Three ways to mitigate the risk include procuring a contract before you leave, taking on the business as a side hustle in addition to your work career, and having a twelve-month cash reserve. How far you can delve into your business “on the side” while you are employed depends on your band width of time available.

If you can procure a limited, manageable project before you leave that allows you to get your sea legs, your maiden voyage started by offering the product/service on a small scale to someone who is familiar with your knowledge and skills, you will mitigate the risk because you are starting your business with a contract in place. The contact for the contract/first project is usually based on someone you are in contact with stemming from your current employment. If you can line up a good contract prior to leaving your job without crossing any legal or integrity boundaries, it is the best of all worlds. But be careful of any potential conflicts of interests, especially if you have signed a conflict-of -interest agreement when you were hired.

Interview with Robin Brewton, Founder and CEO of Strategy Mosaic LLC, How to Pivot into Entrepreneurship Without Fear | Robin Brewton (

“Figure out your passion and run toward it. Don't run away from your job just because you're miserable. I see so many people who grasp that something, the next get-rich-quick scheme, a multilevel marketing company, just to get out of the misery that they're in. It doesn't make them happy. It is not successful. Instead of running away from that situation, find your passion and run toward it. I believe that if you are following your passion, you are not going to fail. The happiness is a trade-off for you, even if you are making less money.

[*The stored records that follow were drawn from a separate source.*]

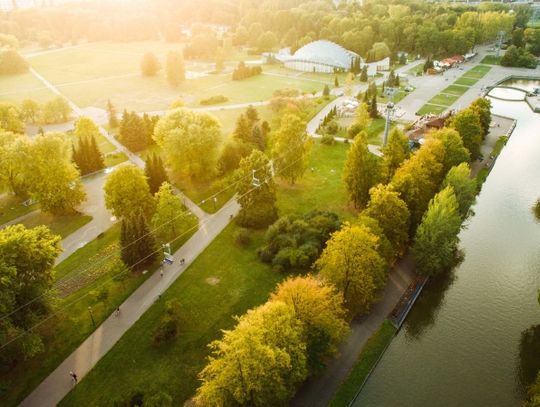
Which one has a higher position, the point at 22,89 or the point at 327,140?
the point at 327,140

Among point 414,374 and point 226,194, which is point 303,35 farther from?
point 414,374

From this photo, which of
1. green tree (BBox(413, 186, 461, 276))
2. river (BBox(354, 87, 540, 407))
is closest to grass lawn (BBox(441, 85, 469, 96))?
river (BBox(354, 87, 540, 407))

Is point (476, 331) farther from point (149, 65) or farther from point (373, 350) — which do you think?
point (149, 65)

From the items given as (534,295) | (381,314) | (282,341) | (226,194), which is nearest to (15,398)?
(282,341)

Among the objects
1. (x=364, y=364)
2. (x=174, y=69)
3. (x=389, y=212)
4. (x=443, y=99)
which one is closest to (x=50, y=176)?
(x=389, y=212)

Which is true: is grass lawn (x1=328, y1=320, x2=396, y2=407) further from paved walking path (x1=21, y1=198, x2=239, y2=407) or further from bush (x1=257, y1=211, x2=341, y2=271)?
paved walking path (x1=21, y1=198, x2=239, y2=407)

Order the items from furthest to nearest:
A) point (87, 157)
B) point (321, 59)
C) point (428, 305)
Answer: point (321, 59), point (87, 157), point (428, 305)
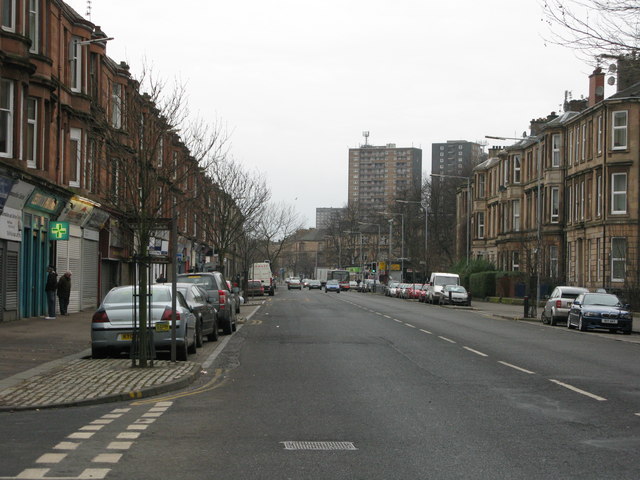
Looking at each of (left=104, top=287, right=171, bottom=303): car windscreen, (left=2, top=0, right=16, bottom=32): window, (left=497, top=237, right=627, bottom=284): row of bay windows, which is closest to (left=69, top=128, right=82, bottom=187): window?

I also believe if whatever you want to do is of value to others’ success, income will find you. The financial fear does not immediately go away. I tell people to do it as a side hustle for a while until you have some revenue and are comfortable taking that leap.”

The first step if you are going to make the jump into entrepreneurship is to find out, to the penny, how much you are spending and what you are spending money on. This isn’t a budget. It’s the real numbers. Then go back and realistically figure out if you can cut back. I hear people say, “I could live on a lot less.” But when you get the pencil out and start crossing things off the list and say, “Would you really cut out that gym membership?” the answer may be different.

With a side hustle, you mitigate the risk. If you can combine making these cuts with a side hustle, now you are getting closer to making your side hustle your primary hustle. In between, you still have a safety net – your job.

Side hustles are usually easier to start and often involve remote work. I didn’t say it would be easy to transfer from a full-time career to a full-time hustle, but might it be worth it?